Triangular numbers. In general, Tn = n(n+1)/2

In 1840 Gauss published his book on optics, and how an image is formed by a lens.

Construction, using only paraxial rays

He used only the light rays close to the axis of the system, the so-called paraxial approximation, which allows the construction of the image formed. Rays too far from the axis would give rise to distortion,

In 1800, the Italian astronomer Giuseppe Piazzi discovered, very briefly, the asteroid Ceres. Before he could get sufficient data points to enable him to local it again later, it disappeared behind the sun.
Many astronomers tried to find it again, unsuccessfully, but Gauss could not resist the lure of a problem to be solved and was completely successful


Ceres. Astronomically very small, <500km


Another area of interest was the earth's magnetic field. At the time, there was no way of knowing the field's strength or direction. Gaus set to and made a magnetometer, to measure both those quantities.

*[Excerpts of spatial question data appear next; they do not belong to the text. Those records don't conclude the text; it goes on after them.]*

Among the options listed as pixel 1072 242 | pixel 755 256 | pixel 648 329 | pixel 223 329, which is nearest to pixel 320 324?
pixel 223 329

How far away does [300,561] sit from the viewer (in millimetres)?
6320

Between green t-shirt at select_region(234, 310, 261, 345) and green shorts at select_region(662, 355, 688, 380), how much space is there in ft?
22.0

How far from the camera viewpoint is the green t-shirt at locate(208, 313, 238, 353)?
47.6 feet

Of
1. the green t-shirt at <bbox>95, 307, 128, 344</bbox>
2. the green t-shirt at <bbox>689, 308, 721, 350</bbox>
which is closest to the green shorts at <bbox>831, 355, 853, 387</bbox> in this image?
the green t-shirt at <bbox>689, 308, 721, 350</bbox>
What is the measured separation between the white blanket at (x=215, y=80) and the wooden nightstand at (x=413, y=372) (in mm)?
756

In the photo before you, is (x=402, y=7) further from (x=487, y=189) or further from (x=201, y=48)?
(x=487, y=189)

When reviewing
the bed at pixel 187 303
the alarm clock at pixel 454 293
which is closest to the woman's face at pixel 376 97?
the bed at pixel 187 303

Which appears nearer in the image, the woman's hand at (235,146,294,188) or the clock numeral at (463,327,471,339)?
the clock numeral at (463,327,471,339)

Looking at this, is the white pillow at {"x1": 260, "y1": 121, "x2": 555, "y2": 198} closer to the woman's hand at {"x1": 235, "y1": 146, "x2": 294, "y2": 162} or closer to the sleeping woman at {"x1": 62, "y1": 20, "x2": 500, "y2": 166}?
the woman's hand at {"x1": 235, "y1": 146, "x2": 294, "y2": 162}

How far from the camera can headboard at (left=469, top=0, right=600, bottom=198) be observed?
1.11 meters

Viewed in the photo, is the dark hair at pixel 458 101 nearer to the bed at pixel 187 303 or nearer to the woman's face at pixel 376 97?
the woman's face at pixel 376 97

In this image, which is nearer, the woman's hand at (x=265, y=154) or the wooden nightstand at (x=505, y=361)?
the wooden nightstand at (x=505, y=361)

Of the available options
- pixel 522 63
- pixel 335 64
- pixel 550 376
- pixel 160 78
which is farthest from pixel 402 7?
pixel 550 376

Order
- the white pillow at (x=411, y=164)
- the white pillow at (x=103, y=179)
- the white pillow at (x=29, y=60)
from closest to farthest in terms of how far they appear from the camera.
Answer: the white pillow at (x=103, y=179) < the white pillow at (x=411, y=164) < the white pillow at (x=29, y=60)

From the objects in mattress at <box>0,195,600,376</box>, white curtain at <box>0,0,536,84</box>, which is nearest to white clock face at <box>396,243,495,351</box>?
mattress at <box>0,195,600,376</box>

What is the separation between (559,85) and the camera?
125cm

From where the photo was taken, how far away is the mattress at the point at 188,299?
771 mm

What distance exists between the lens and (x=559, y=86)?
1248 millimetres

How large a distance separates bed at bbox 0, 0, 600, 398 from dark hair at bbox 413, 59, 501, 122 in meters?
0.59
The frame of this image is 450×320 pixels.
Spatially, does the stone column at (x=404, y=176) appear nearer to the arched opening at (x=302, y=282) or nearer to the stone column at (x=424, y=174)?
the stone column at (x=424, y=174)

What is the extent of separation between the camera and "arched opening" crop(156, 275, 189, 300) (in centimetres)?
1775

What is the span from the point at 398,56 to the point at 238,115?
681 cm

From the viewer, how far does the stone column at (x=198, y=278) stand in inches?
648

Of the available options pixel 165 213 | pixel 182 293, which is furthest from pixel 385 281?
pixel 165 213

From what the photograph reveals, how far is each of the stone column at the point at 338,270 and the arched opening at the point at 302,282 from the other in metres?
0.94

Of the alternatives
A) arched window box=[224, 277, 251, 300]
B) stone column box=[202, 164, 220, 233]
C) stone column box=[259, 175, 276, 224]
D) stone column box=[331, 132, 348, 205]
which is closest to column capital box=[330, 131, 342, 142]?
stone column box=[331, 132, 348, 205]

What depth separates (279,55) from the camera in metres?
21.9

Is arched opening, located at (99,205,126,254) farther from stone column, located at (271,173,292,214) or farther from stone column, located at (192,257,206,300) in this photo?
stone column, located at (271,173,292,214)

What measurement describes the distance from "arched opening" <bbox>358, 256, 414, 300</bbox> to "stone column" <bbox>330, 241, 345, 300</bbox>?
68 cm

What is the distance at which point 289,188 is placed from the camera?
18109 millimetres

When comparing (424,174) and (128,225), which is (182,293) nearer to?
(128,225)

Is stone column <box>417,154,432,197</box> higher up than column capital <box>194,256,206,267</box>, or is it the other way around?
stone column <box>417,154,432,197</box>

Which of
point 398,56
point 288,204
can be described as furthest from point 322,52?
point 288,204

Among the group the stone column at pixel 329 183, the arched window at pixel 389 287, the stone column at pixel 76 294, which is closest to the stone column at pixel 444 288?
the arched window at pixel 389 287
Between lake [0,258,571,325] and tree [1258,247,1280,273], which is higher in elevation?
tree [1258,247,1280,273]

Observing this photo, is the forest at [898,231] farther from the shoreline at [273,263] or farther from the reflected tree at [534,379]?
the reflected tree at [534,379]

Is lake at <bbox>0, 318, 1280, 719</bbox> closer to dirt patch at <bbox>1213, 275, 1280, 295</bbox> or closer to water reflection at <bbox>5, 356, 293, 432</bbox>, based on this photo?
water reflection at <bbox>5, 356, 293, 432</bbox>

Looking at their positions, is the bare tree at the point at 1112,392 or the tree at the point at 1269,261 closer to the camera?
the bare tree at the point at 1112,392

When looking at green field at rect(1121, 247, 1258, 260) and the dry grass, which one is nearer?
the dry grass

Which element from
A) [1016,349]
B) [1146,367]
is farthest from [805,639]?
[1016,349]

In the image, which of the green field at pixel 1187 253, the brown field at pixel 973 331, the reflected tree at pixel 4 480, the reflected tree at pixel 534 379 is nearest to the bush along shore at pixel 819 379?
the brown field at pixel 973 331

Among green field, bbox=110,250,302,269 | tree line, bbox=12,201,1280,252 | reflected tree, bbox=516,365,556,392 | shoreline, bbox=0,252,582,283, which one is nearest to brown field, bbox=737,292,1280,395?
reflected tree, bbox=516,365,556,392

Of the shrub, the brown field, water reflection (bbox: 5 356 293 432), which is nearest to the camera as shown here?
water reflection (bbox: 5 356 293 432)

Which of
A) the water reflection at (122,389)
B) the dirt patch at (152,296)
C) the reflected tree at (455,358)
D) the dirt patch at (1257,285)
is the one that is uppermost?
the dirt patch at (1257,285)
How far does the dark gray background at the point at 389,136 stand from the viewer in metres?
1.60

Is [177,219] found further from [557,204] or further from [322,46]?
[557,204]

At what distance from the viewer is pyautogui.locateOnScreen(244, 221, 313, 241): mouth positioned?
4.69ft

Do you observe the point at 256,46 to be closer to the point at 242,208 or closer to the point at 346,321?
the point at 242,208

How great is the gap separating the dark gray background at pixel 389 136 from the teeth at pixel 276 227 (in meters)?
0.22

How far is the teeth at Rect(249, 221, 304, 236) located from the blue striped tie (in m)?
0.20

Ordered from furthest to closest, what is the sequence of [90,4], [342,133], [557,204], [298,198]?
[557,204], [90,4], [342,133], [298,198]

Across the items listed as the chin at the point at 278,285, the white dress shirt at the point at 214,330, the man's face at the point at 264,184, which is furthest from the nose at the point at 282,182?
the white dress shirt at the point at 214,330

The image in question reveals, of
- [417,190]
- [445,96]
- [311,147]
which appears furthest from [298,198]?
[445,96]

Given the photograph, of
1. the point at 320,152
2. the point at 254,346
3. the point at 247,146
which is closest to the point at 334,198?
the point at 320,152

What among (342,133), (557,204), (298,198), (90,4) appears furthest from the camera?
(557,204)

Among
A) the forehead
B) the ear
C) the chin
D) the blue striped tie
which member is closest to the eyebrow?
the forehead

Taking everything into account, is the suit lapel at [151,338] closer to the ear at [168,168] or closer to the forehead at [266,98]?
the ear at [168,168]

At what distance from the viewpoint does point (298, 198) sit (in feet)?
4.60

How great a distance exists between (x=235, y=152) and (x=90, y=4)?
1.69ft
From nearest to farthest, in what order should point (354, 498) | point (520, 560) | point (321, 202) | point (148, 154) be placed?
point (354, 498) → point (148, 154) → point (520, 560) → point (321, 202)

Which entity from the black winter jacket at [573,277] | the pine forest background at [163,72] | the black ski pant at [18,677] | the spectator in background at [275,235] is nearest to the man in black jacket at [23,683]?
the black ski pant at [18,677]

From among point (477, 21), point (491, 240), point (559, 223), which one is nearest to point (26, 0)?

In recognition of the original work done by Gauss, the magnetic field is currently measured in units of Gauss.

Later, he decided to make a geographic survey of his local area around Hanover, but to do that he needed to be able to measure angles accurately. He designed and made a Heliotrope, something like a modern theodolite.

Heliotrope, for a survey of Hanover.

Gauss made many major contributions to mathematics and science, for which he was rightfully honored, but he strongly discouraged his sons from following in his footsteps, because he was sure they would not be able to maintain his standard, and it would "lower the family name". I'm not surprised they emigrated.

Gauss is recognized as one of the greatest mathematicians ever. 

He worked hard, was a perfectionist, and would not publish his results until he was sure there was nothing more he could do to improve it. After he had died, while his papers were being sorted, they found an extraordinary number of important results that should have been published.